Wherever this occurs, the condition arises from the absence of the requirements for community. This often takes the form of progressive decline characterized by:
Collapse of the Community Social Contract
Failure of Local Co-reliance
Breakdown of Local Resource Recirculation
Collapse in the production of Community Wealth
This event flow drives an ever increasing systemic focus on ‘my, me, mine’ at the expense not only of the common good, but also of the systemic capacity to produce wellbeing for anyone, profoundly limiting community adaptability and sustainability.
In these places there is an ever increasing conversion of the wealth that naturally flows from the healthy activities of effective daily living out of community working capital and into financial assets that then concentrate in few hands. This oversimplifies the local network of commerce, diminishing and hollowing out the locally available jobs, which drives separation and isolation of the local residents from one another and from the real issues of provisioning life with food, water, shelter, education, finance, etc.
The result has been places that do not generate well-being, leaving most people in those places living in a daily struggle to survive, focused on finances and not well-being, often compromising their personal and family health for cash flow. And this happens across the whole range of economic classes.
These ‘hollowed out places’ do not thrive and do not enable thriving, regardless of how much financial activity may be engendered there.
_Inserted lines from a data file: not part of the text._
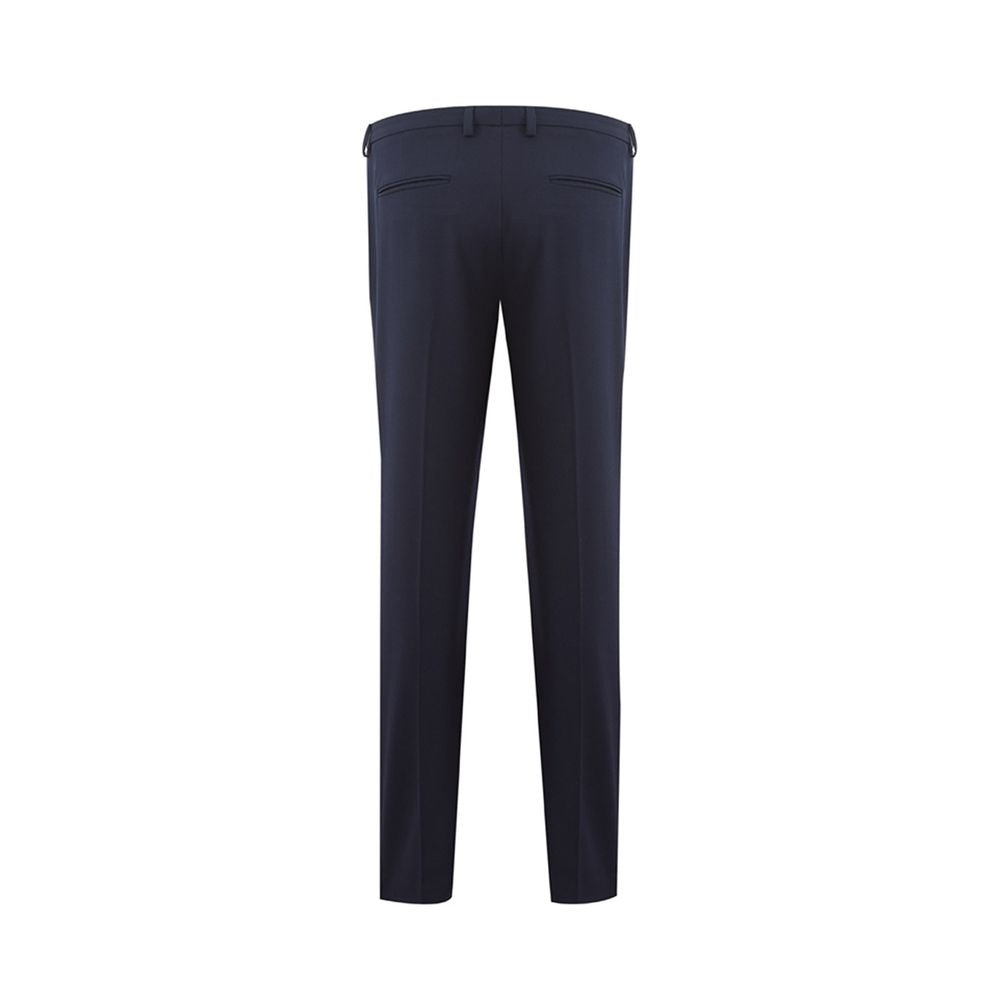 Lardini Elegant Blue Wool Pants for Women - Timeless Italian Style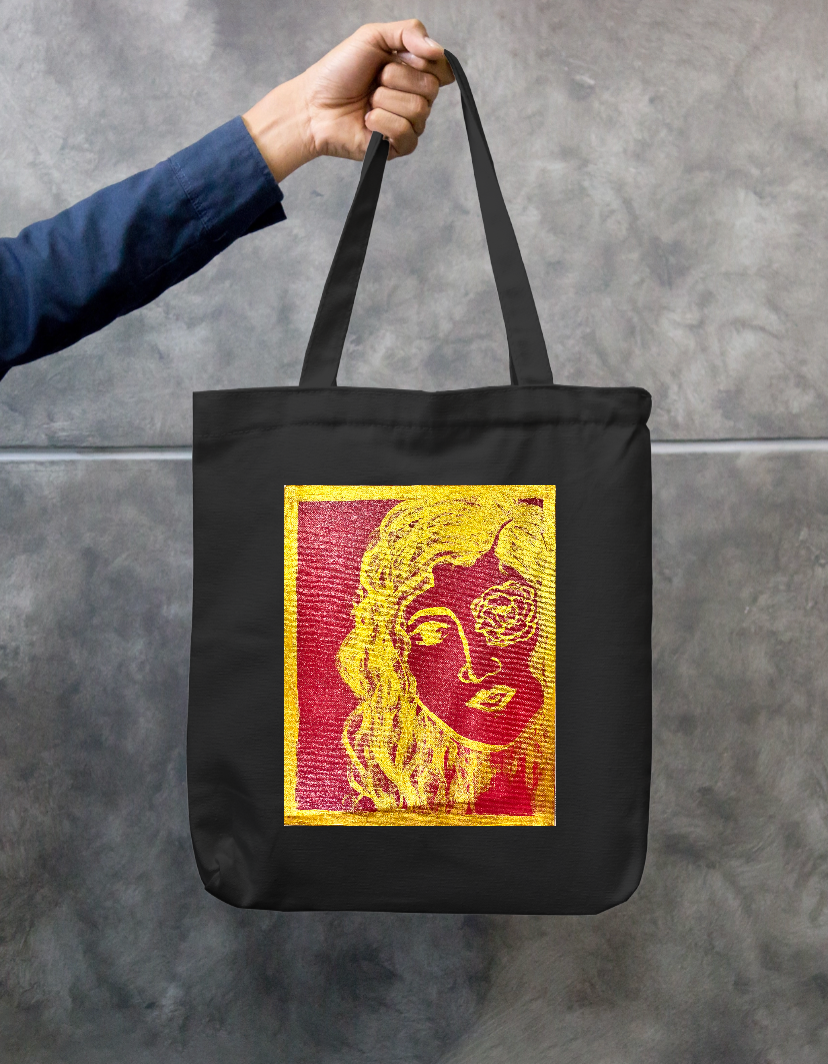 Reality vs Fantasy Zipper Tote Bag by @sparkleinthedark2026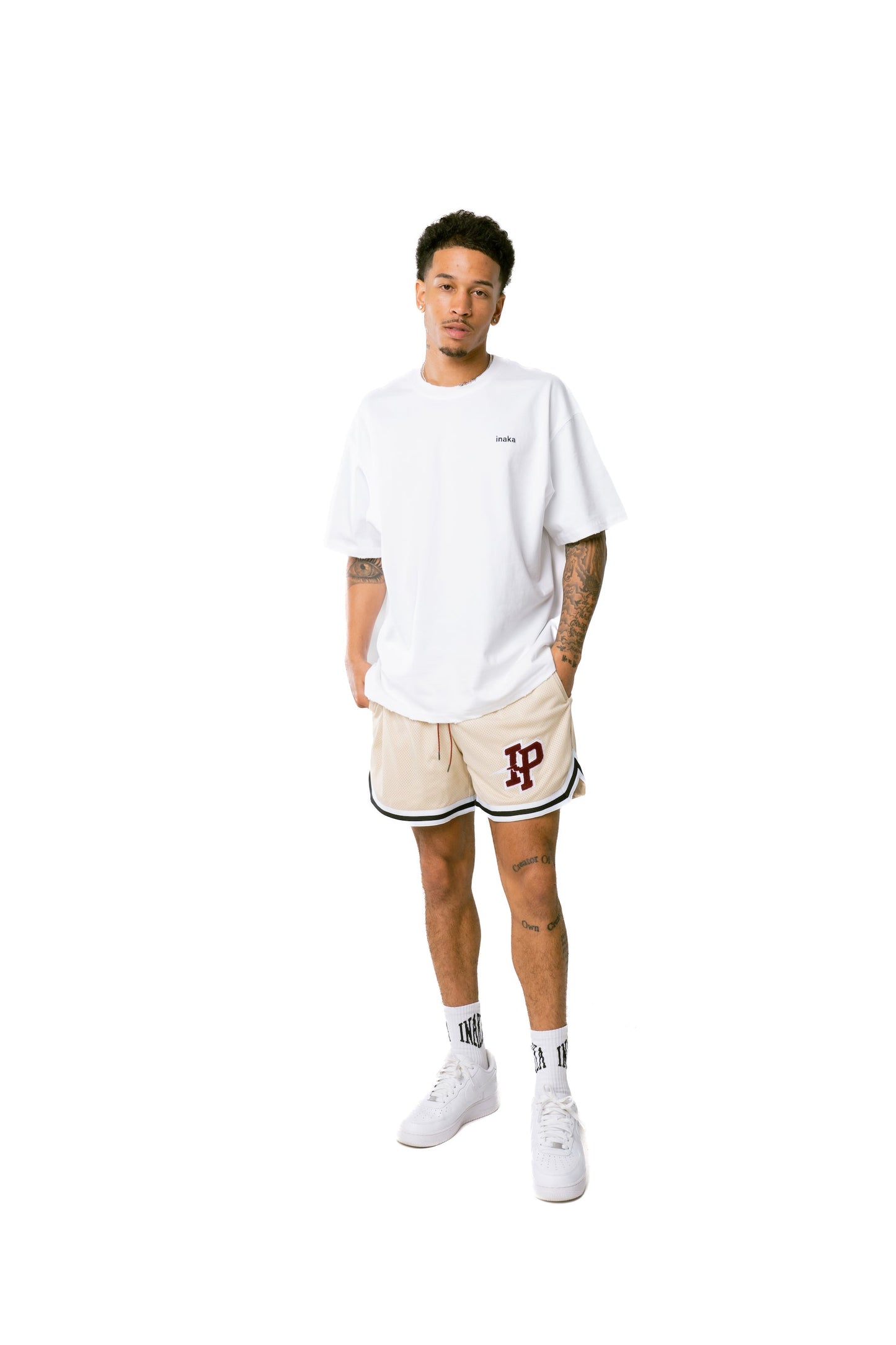 Men's League Mesh Shorts - Beige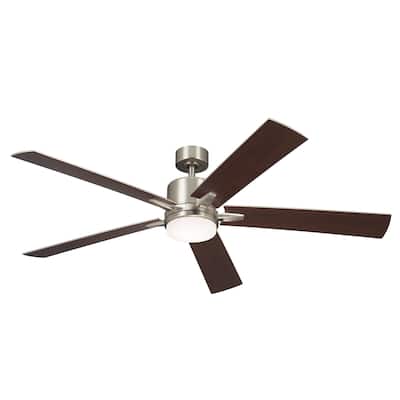 Kichler 330060 Lucian 60" 5 Blade Indoor LED Ceiling Fan with Wall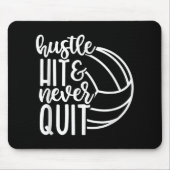 Hustle Hit en nooit Volleyball Lovers stoppen Muismat (Voorkant)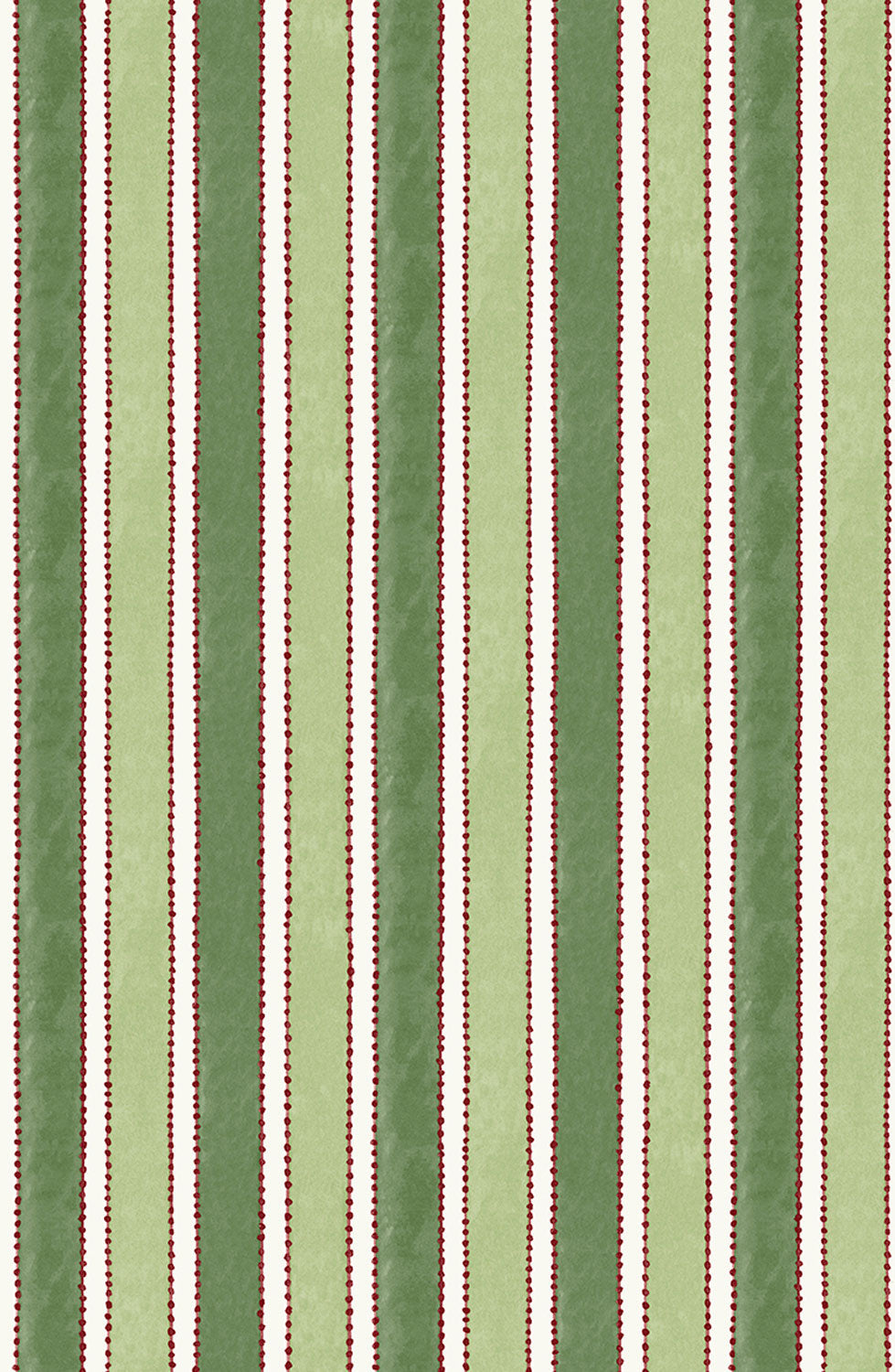 Picot Stripe WP | MR - Leaf Green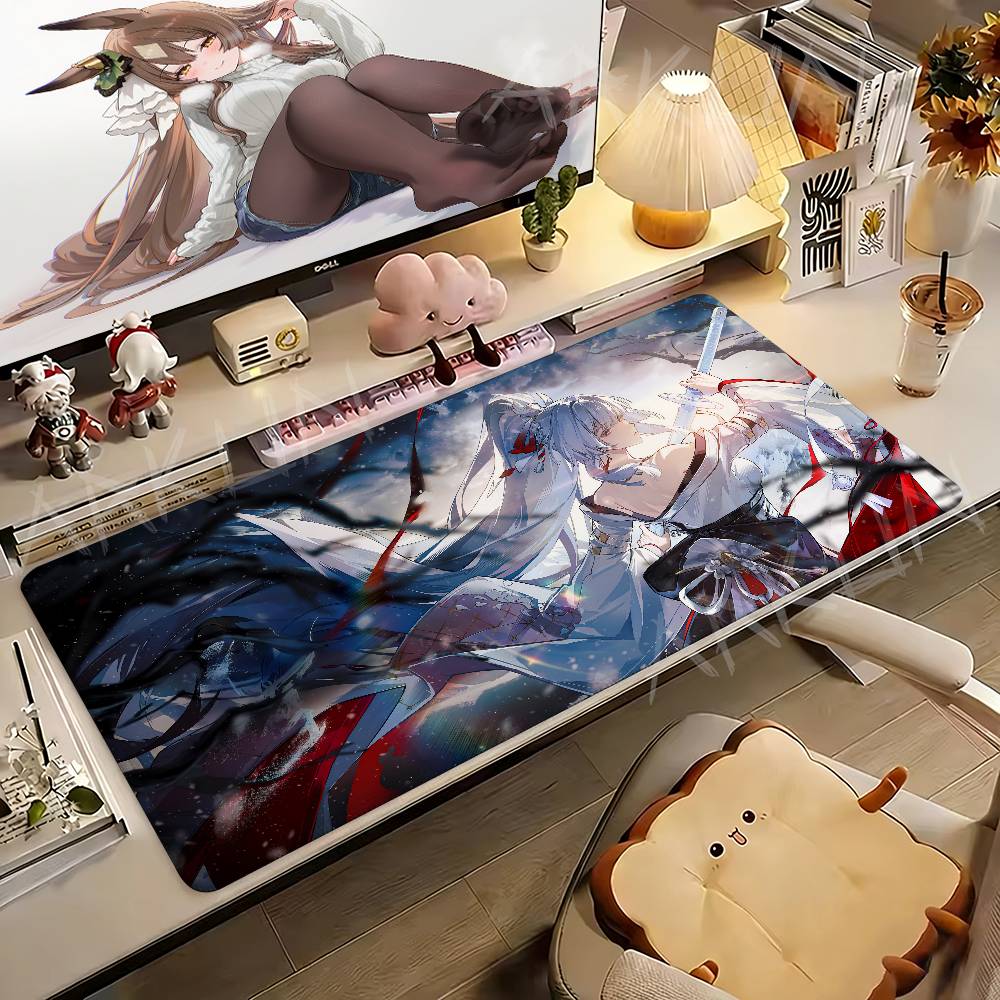 Fashion Hot Gaming Wuthering Waves Large Anime Girl Gaming Mouse Pad Xxl 900x400 Gamer Computer Table Mat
Thriving now requires a local renewal (re-cultivation) of community. To move into this renewal requires a shift away from the old pattern that looked at community as an object (aggregated land, buildings and people), instead taking the more functional ‘new pattern’ view which looks at community as a dynamic social network of people coordinating their living of life together.
Seen through this lens, community can be defined as a social network in which the participants share, as a core element of their relationships, the tacit social contract to coordinate their living together so they jointly produce individual and shared wellbeing, community thriving, provisioning for thriving now and also in their shared future.